> **TASK TO CARRY OUT**: List every line in the listing below that contains the word "return". Case counts.

> **RECORD EXCERPTS**:
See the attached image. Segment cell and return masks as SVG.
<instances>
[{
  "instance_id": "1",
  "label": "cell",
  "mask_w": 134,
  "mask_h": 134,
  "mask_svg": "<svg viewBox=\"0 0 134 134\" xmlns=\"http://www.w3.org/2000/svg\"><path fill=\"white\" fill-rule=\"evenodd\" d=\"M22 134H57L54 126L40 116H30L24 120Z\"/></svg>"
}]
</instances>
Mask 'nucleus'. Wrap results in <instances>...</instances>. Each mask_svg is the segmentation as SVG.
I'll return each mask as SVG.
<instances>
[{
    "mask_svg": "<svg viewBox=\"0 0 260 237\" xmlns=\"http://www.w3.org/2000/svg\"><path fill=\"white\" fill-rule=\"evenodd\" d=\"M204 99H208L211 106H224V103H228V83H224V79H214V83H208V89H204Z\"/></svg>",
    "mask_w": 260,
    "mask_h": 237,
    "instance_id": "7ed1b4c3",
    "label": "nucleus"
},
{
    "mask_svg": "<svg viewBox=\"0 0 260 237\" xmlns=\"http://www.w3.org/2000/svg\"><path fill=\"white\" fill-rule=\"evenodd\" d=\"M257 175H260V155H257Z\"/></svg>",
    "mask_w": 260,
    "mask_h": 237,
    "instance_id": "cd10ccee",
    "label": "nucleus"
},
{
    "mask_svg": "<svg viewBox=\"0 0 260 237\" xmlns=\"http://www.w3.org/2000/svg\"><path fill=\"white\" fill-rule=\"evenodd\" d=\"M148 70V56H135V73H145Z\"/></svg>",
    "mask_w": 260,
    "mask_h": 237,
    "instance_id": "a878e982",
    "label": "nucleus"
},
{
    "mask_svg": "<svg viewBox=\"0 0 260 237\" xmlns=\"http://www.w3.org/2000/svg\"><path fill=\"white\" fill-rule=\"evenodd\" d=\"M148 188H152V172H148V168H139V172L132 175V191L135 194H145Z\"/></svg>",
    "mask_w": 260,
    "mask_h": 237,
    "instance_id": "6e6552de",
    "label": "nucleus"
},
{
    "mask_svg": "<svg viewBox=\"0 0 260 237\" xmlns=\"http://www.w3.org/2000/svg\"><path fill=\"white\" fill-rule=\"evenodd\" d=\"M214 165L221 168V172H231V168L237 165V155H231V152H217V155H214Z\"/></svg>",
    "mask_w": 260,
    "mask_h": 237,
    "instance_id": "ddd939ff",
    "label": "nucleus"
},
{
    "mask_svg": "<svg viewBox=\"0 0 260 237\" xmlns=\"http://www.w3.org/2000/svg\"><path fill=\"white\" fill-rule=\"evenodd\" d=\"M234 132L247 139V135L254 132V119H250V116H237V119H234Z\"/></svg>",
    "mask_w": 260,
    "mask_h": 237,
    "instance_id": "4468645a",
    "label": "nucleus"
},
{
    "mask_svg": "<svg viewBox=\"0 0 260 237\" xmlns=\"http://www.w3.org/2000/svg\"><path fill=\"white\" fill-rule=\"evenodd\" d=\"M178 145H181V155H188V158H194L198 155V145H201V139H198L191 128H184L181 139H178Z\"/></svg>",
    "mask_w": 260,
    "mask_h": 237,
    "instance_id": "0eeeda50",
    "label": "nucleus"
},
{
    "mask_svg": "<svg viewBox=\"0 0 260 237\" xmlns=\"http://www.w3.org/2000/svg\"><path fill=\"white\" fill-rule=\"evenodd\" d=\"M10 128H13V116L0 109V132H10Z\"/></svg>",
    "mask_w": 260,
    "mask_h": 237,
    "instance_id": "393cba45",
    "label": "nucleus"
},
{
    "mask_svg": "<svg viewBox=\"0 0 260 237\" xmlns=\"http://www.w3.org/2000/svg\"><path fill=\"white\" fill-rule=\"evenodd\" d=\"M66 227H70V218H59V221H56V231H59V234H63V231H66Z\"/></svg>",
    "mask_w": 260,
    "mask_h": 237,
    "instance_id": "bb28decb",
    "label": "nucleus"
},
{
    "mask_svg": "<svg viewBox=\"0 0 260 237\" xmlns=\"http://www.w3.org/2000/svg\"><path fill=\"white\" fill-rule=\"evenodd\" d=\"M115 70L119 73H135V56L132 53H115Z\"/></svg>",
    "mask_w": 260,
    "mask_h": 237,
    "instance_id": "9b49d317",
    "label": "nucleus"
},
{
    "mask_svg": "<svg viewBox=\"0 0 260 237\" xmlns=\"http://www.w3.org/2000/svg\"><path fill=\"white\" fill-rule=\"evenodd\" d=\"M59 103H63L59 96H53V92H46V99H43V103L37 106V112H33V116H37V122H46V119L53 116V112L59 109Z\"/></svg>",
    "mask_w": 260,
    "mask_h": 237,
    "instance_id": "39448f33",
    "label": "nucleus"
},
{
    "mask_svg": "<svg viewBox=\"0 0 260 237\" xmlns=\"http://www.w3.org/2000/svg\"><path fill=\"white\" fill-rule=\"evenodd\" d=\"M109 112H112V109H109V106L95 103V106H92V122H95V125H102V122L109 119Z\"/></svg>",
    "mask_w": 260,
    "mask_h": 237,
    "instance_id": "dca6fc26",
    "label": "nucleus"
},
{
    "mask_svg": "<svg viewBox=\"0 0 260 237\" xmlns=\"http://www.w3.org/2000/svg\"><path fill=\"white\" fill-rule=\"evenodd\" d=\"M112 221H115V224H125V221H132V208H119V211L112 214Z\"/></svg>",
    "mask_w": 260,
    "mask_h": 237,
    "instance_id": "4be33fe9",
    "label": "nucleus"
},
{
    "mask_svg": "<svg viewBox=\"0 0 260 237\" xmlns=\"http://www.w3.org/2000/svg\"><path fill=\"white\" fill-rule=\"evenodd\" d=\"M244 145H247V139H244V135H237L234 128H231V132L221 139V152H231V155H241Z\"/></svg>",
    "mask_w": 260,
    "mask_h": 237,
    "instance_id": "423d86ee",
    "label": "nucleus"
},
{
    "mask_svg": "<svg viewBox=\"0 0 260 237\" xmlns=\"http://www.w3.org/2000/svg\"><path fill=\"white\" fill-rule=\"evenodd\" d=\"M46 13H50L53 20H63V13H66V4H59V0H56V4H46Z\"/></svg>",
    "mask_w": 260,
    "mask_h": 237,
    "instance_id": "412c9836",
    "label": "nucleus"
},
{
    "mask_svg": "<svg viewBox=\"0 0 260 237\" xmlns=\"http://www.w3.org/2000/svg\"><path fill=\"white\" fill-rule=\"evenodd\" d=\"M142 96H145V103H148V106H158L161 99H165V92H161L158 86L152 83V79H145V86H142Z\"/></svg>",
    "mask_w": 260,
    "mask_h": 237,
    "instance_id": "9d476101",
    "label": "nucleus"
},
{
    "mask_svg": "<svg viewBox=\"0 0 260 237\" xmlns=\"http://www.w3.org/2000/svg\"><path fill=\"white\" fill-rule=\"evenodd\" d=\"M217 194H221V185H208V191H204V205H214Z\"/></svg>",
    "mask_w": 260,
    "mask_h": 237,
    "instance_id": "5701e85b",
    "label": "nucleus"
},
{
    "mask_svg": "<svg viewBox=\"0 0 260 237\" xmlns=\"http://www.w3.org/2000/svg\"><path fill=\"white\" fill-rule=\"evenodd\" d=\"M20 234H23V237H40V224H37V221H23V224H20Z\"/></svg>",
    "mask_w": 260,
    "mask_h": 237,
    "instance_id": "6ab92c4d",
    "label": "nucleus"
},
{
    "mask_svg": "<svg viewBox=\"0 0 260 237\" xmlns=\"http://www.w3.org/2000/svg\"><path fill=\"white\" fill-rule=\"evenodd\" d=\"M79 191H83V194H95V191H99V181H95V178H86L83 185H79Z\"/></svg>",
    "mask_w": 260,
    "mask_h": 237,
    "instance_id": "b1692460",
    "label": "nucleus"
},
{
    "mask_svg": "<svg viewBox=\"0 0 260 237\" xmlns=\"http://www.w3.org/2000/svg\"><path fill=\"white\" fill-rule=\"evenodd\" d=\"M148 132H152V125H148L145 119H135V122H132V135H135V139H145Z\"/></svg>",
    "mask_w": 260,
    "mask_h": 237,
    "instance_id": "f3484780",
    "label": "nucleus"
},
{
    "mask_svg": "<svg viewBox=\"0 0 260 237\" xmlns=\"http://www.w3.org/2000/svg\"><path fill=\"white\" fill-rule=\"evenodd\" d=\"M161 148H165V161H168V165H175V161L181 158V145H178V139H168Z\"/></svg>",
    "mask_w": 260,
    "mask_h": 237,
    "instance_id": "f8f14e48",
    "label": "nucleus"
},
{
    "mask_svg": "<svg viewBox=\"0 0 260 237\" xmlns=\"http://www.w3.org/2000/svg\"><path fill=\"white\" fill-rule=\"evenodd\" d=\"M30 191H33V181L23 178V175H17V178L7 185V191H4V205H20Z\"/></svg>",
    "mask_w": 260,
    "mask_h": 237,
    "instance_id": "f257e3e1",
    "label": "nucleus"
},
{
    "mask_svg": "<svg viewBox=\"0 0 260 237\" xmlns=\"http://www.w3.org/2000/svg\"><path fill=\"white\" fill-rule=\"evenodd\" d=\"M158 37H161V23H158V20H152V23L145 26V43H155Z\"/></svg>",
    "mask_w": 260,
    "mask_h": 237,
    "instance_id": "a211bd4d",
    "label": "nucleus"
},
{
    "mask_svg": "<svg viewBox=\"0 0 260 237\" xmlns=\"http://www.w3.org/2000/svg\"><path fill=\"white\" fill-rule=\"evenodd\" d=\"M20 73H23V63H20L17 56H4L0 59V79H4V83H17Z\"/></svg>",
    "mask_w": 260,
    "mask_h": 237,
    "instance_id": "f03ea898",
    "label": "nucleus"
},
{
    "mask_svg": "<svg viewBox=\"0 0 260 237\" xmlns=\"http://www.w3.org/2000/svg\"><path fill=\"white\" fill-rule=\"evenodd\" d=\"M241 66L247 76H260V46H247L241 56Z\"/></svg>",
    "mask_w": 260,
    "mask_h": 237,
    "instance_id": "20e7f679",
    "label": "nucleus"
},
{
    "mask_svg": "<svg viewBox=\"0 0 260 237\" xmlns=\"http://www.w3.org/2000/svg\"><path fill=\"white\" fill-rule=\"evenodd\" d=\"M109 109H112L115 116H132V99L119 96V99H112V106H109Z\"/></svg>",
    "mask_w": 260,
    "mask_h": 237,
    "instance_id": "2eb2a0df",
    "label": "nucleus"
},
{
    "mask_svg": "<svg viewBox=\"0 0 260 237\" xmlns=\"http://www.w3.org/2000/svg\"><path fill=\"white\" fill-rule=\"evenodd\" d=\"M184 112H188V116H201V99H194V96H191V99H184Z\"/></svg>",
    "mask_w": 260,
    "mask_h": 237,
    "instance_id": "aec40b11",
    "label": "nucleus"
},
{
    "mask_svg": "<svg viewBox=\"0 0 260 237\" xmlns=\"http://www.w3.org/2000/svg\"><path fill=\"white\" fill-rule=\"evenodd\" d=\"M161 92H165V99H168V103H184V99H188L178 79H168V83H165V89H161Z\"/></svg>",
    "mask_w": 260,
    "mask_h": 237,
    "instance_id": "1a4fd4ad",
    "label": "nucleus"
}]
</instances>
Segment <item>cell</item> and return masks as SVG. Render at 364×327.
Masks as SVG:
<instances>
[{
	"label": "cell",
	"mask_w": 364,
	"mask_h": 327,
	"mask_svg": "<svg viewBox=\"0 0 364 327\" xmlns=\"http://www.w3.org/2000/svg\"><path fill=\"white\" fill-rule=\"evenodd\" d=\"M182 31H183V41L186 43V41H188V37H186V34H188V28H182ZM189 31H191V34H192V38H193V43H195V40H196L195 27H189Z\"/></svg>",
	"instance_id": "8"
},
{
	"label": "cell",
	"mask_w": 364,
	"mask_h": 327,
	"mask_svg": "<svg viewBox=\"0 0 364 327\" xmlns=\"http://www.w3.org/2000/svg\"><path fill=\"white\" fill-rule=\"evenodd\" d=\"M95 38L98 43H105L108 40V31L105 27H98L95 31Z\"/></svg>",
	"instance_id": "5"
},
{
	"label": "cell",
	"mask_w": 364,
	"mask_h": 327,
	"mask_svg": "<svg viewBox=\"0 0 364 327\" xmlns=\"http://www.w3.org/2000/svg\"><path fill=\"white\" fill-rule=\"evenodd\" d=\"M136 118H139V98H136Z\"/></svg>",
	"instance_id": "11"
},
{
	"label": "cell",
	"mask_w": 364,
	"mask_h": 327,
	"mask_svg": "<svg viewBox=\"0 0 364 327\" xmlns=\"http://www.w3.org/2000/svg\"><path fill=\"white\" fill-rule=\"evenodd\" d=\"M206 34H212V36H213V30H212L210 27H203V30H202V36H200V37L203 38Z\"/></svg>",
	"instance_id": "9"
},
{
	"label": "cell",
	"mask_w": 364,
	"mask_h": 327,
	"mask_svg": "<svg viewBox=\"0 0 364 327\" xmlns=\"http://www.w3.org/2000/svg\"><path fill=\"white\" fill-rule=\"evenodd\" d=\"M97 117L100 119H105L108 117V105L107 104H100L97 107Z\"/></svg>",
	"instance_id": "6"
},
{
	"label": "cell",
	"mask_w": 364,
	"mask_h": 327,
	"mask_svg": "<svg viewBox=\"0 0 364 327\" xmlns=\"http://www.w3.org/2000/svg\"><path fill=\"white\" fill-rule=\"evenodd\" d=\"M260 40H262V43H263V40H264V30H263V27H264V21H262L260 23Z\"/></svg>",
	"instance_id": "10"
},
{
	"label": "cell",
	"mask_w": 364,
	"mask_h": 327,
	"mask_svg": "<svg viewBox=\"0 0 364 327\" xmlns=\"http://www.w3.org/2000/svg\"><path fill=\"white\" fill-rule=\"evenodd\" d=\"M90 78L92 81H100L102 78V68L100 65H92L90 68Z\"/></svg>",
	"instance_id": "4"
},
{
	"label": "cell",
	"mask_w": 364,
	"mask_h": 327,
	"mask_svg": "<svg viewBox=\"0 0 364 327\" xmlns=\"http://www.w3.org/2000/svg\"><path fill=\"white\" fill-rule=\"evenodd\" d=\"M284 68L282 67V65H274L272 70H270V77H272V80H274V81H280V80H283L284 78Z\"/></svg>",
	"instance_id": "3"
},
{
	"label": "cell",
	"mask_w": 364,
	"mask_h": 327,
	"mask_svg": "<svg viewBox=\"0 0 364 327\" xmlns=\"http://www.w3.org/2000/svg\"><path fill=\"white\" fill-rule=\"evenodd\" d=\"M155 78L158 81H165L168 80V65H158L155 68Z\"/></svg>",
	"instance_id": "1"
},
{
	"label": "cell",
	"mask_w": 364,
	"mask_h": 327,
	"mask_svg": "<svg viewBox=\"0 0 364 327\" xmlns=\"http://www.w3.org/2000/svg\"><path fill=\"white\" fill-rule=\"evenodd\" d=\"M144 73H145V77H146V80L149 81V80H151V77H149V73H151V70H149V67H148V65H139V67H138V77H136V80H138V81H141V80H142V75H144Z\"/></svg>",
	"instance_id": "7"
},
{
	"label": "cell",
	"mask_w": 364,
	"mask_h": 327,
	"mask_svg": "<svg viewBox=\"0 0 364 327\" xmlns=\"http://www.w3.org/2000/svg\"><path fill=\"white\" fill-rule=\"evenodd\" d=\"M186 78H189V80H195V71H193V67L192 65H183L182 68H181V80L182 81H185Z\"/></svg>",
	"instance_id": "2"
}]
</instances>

> **ANSWER TO THE PROBLEM**:
See the attached image. Segment cell and return masks as SVG.
I'll return each mask as SVG.
Segment <item>cell</item> and return masks as SVG. Render at 364×327.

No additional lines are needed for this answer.